- [WRITTEN INSTRUCTION]: Copy back every line of these rows word for word, but leave the pictures out.

- [MATERIALS PROVIDED]:
'''
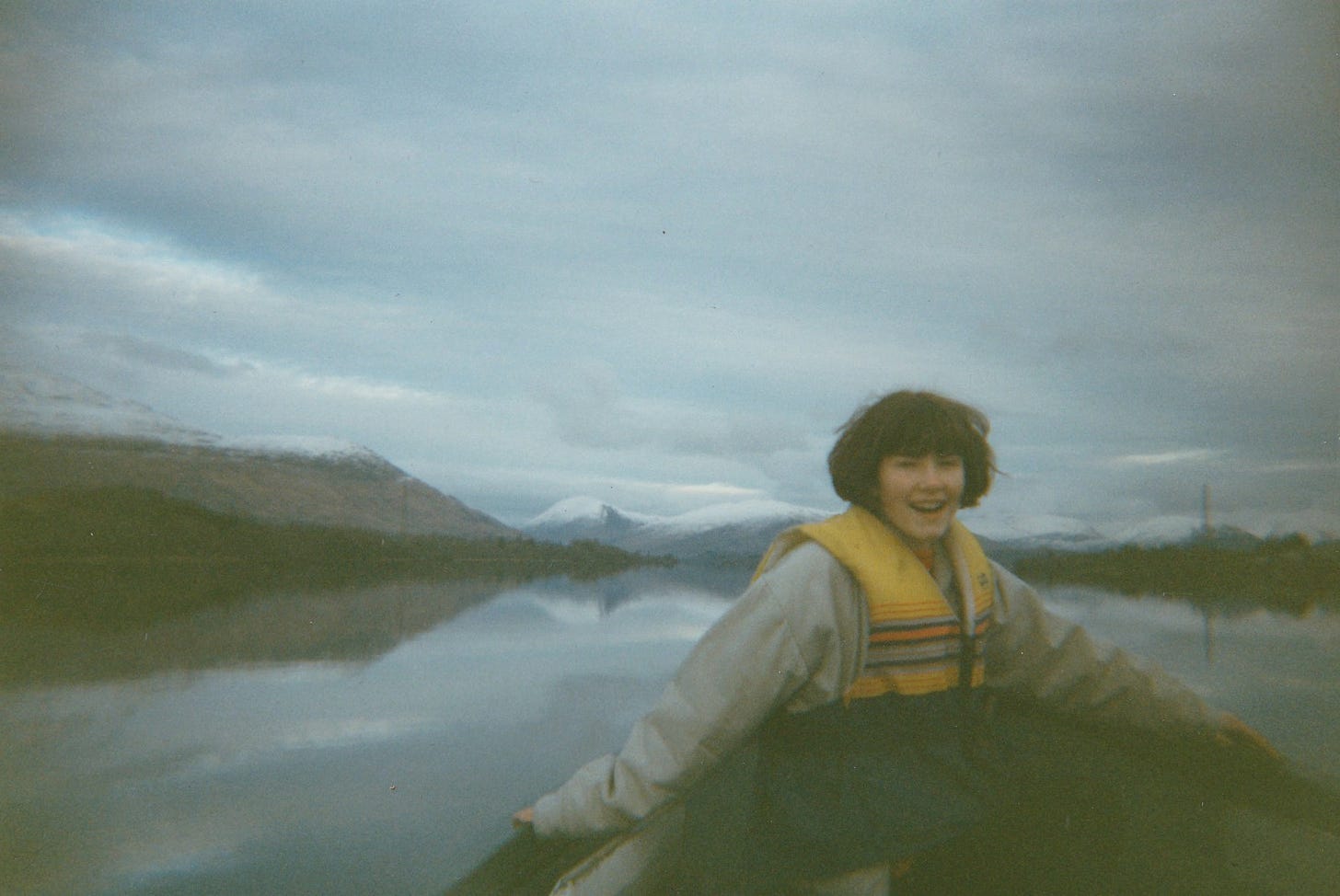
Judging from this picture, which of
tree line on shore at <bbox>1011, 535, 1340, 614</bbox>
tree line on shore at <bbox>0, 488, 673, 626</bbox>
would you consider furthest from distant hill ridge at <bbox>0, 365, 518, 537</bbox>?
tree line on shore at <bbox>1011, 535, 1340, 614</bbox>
'''
- [FULL ANSWER]:
Judging from this picture, which of
tree line on shore at <bbox>1011, 535, 1340, 614</bbox>
tree line on shore at <bbox>0, 488, 673, 626</bbox>
would you consider furthest from distant hill ridge at <bbox>0, 365, 518, 537</bbox>?
tree line on shore at <bbox>1011, 535, 1340, 614</bbox>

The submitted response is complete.